_WHAT YOU SHOULD DO_:
Please answer these questions using the security groups page below.
1. Which rules does a newly created security group include by default?
2. Besides the security groups, what details does the list command show?
3. What condition must a security group meet before it can be deleted?

_PASSAGE_:
# # # # #

Skip to content

Security Groups — shark security-group

Manage security groups and firewall rules (Neutron). Security groups act as virtual firewalls for servers — they control which inbound (ingress) and outbound (egress) traffic is allowed based on protocol, port, and source/destination IP.


list

List all security groups in the project with their description and rule count.

shark security-group list

show

Display a security group's details and all its rules (direction, protocol, ports, remote IP/group).

shark security-group show <group-id>

create

Create a new security group. By default it includes egress-allow-all rules.

shark security-group create web-sg
shark security-group create web-sg --description "Web servers"
Option Description
--description Description for the security group

update

Update the name or description of an existing security group.

shark security-group update <group-id> --name new-name
shark security-group update <group-id> --description "Updated description"

delete

Delete a security group. It must not be in use by any port. Asks for confirmation.

# # # # #

_MATERIAL SHOWN_:

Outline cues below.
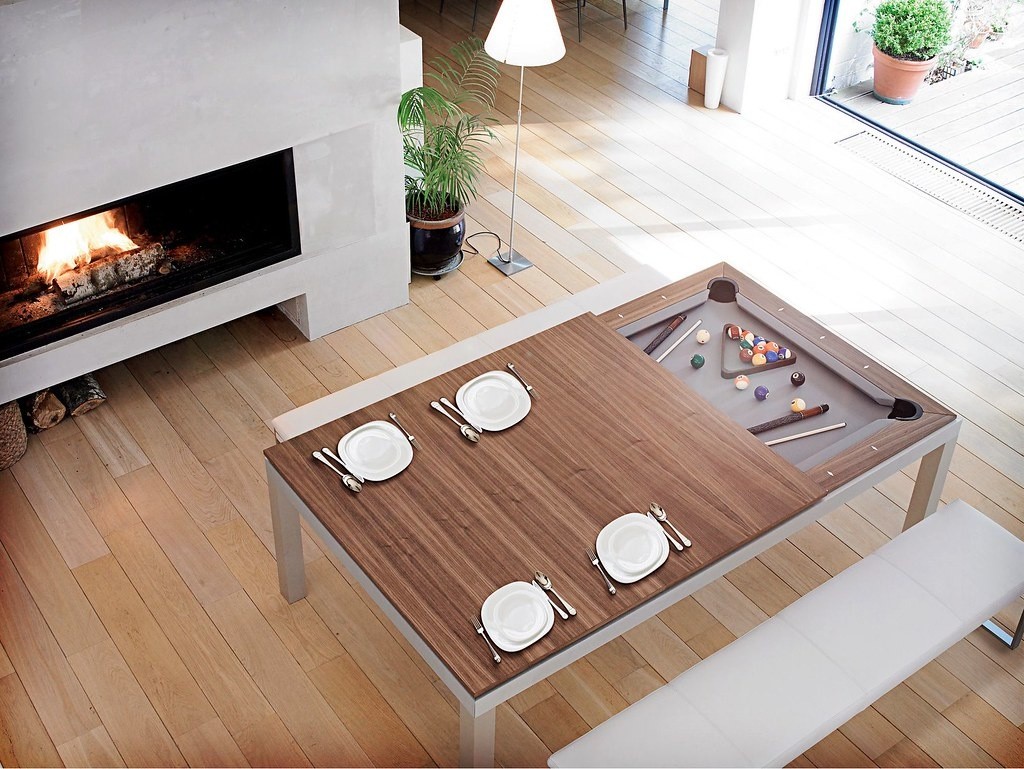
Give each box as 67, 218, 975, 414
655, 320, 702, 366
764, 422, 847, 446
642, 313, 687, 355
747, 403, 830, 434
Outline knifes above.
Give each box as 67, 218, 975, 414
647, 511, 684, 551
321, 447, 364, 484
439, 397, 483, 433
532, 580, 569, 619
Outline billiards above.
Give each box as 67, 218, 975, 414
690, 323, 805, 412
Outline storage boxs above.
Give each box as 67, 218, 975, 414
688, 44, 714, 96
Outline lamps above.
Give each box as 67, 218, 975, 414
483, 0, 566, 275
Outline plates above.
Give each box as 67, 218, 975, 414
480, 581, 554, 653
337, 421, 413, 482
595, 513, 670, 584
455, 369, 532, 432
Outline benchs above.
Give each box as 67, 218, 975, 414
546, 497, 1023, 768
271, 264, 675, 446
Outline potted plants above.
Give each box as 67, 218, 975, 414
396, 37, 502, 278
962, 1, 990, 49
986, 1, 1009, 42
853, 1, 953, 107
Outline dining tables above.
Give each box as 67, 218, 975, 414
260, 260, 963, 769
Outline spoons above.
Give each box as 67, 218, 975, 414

# # # # #

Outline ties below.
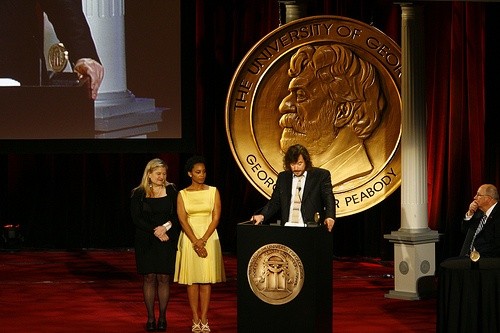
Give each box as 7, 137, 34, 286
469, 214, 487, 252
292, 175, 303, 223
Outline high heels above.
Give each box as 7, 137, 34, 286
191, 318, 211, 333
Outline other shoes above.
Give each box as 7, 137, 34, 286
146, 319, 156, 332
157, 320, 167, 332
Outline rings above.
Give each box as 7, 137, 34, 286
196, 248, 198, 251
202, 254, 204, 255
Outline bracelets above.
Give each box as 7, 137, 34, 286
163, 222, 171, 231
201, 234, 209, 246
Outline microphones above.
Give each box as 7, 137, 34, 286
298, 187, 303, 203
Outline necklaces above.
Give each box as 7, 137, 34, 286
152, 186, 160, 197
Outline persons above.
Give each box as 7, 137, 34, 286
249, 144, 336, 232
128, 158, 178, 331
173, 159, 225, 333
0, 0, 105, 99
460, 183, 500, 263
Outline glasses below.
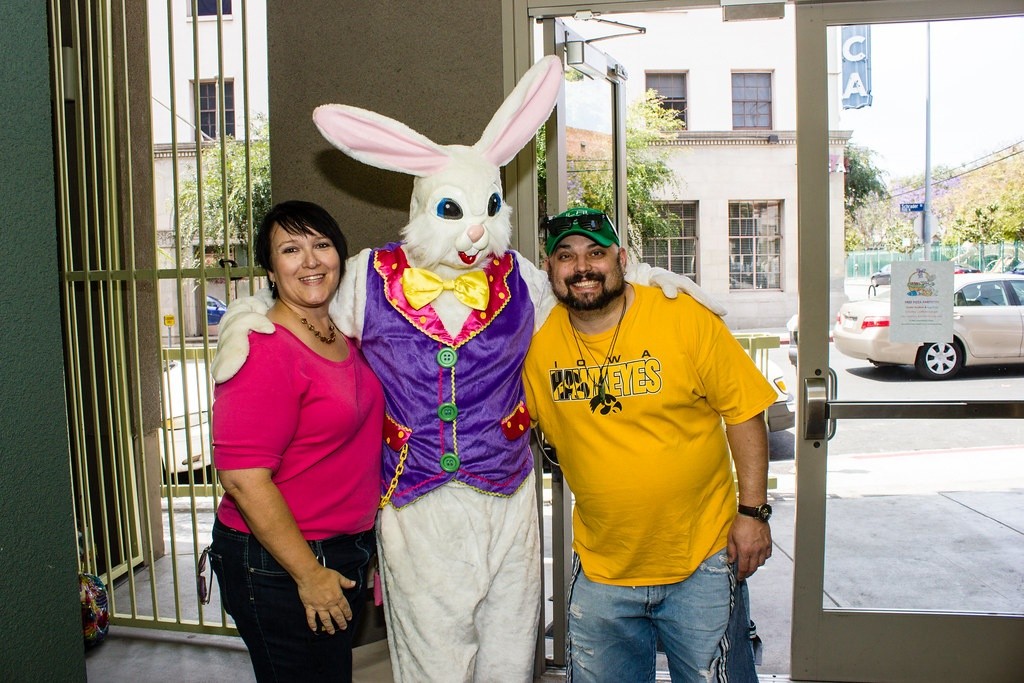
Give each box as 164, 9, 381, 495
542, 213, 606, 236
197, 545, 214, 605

# # # # #

_SOLVED PROBLEM_:
1. Egress-allow-all rules.
2. Each group's description and rule count.
3. It must not be in use by any port.